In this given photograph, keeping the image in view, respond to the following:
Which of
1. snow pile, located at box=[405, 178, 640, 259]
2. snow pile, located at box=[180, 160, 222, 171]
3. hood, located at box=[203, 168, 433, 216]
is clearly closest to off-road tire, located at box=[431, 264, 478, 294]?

---

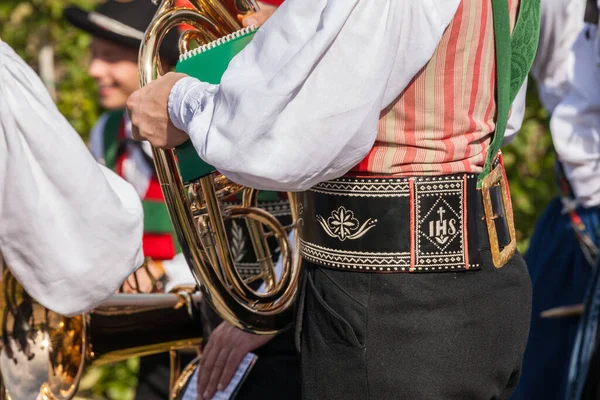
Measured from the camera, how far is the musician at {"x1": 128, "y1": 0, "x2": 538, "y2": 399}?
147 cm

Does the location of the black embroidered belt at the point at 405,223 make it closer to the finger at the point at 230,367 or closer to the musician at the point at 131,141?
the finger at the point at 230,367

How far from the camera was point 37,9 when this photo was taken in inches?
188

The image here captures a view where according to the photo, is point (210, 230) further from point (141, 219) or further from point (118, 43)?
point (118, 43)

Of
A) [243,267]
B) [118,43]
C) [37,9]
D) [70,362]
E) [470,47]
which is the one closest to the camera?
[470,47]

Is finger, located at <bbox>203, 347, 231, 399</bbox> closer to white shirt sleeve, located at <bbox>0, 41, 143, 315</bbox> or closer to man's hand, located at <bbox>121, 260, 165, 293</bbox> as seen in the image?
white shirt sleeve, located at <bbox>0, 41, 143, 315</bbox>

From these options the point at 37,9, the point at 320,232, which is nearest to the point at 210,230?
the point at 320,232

---

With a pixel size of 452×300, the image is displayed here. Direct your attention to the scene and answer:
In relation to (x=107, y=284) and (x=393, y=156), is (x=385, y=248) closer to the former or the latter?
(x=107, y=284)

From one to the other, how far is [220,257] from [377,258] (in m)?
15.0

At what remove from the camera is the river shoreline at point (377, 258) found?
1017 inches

:: PROBLEM ::
Gather every line in the material above that contains the word "inches" and copy each one in full.

:: SOLUTION FOR THIS TASK ::
How far from the camera was point 37,9 when this photo was taken in inches?
1017 inches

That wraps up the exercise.